There is a fine line between the high quality software engineer and mild autism. Ever watch 'Rain Man' or 'A Beautiful Mind' and think - hey that guy would be a BAD ASS developer ...

Helps to be able to think in 6+ dimensions when you are cracking codes, and a photographic memory helps too.

I should probably post this as an AC - last thing I need is the CIA / NSA figuring out what I am capable of :p

--
Glonoinha the MebiByte Slayer
Simple by splattertrousers · 2003-02-20 10:53 · Score: 5, Funny

Suppose you are listening to a transmission and you receive the following: 'sdjek dYqkP 1Nt$% GGl9) MHrYD +++' How do you know how the message has been encrypted?
First you djc,s dk%33R +++ (110), then you sD##N KDL:: Ds03k -332+. From there, it's a trivial matter of just 3!Wop mclDI a002g a!22# with the sklj3 V3iia aq@@1 +1867 -5309.
Duh.
Homeland Security by lostindenver · 2003-02-20 10:57 · Score: 3, Insightful

If You are an american even posting this is probably a violation of some 4 letter acronym or terrorist prevention law. I mean why not just ask how to make a model rocket why dont ya.
Learn about the traffic. by rjh · 2003-02-20 11:03 · Score: 3, Insightful

Stop thinking about the encrypted bits. Start thinking about who sent these bits and who these bits were sent to. Think about the application which created the data. Think about what purpose the data is going to be used.

Once you have this information, you'll be much better equipped to figure out what the basic structure underpinning the cipher is. For instance, if the data is part of a realtime encrypted stream, I'd think "stream cipher" and look at RC4 or SEAL. If the data's part of a pen-and-paper arrangement with all values mod 26, I'd think "Solitaire". If the data's a pen-and-paper arrangement meant for communicating between two deep-cover espionage agents, I'd think "one-time pad". If the data's something pulled off a disk drive, I'd think of Matt Blaze's ECB+OFB algorithm. Etc.

What it boils down to is, this question is pretty arbitrary. Very rarely will you have no metainformation about the plaintext. Seek out as much metainformation as you can, and use the metainformation to make educated guesses, cribs, etc.
Code breaking by crmartin · 2003-02-20 11:08 · Score: 3, Interesting

Here's a partial answer:

(1) there is always the possibility that you simply won't. In fact, a properly used one time pad cipher is indistinguishable from noise. It's also a major pain in the ass to use, because you must somehow transmit as many bits of key as you want to send bits of message, and your one-time pad is only as good as your method of transmitting the key.

(2) If there is some kind of message in the signal and a cipher is involved other than a one-time pad or something isomorphic to one, then there will be some degree of redundancy in it. This is a theorem of information theory. Statistical measures will eventually reveal that the redundancy exists.

(3) At that point, there are lots of approaches. A good readable and interesting introduction to these, along with the history of such things, is David Kahn's The Codebreakers. Bruce Schneier's Applied Cryptography is a good, more technical introduction for the computer geek. I've also heard good things for Handbook of Applied Cryptography as well, but I don't actually know the book.

== == ==

» **Complete the following**
A. Summarize the code-breaking thread in two sentences.
B. Name every specific cipher or algorithm mentioned in the code-breaking thread.
C. Return the code-breaking thread's text from "Suppose you are" to "aq@@1 +1867 -5309.".
Rely only on the code-breaking thread to answer.

» **Given information**
== == ==

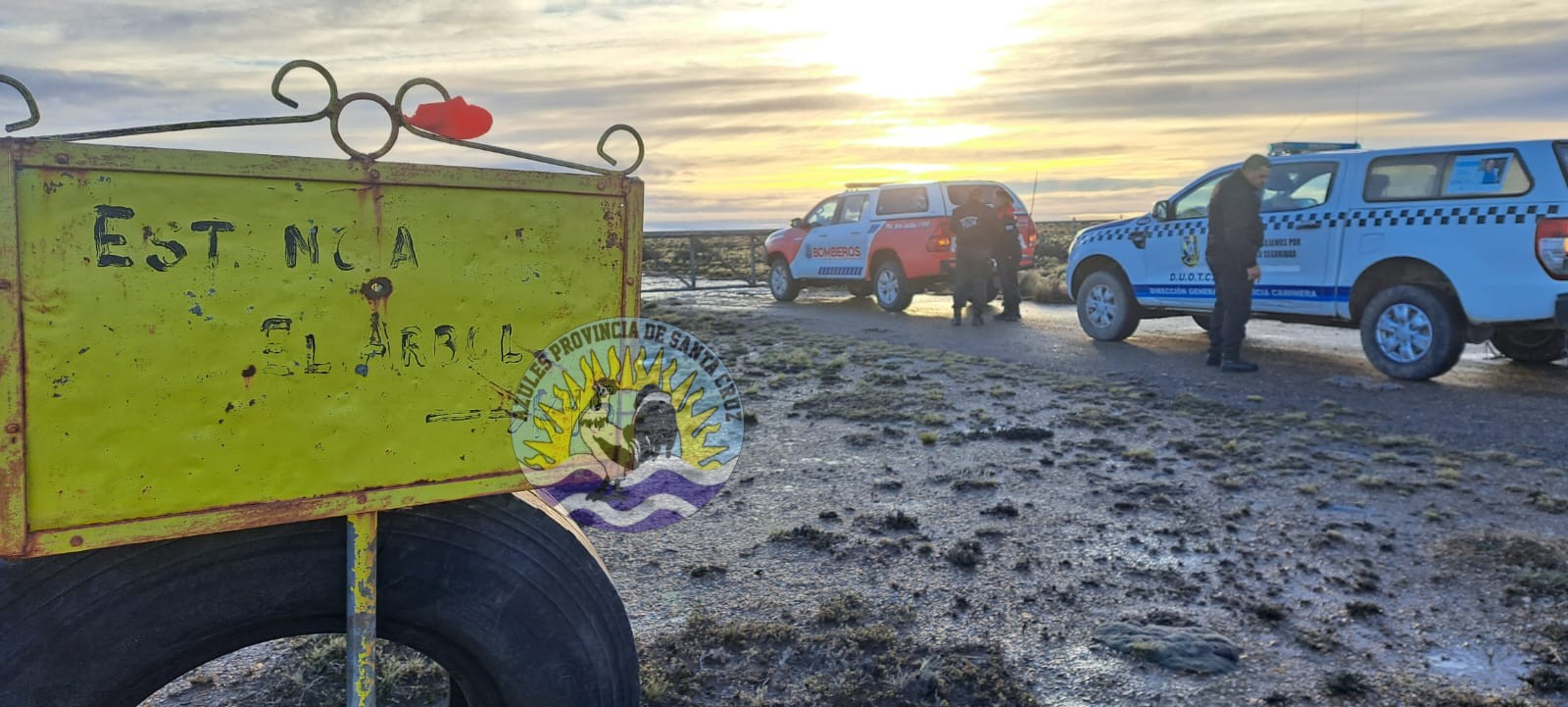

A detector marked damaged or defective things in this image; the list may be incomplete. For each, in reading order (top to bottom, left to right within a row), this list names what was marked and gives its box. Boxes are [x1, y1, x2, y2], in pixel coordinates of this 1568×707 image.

rusty metal frame [4, 60, 643, 177]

== == ==

» **Responses for each task**
A. One reply answers the question of how to tell how an intercepted message has been encrypted by advising that you seek metainformation about who sent and received the data and what application created it, then use it to make educated guesses about the cipher. Another reply says a properly used one-time pad is indistinguishable from noise, while other ciphers contain redundancy that statistical measures will eventually reveal.

B.
- RC4
- SEAL
- Solitaire
- one-time pad
- Matt Blaze's ECB+OFB algorithm

C.
Suppose you are listening to a transmission and you receive the following: 'sdjek dYqkP 1Nt$% GGl9) MHrYD +++' How do you know how the message has been encrypted?
First you djc,s dk%33R +++ (110), then you sD##N KDL:: Ds03k -332+. From there, it's a trivial matter of just 3!Wop mclDI a002g a!22# with the sklj3 V3iia aq@@1 +1867 -5309.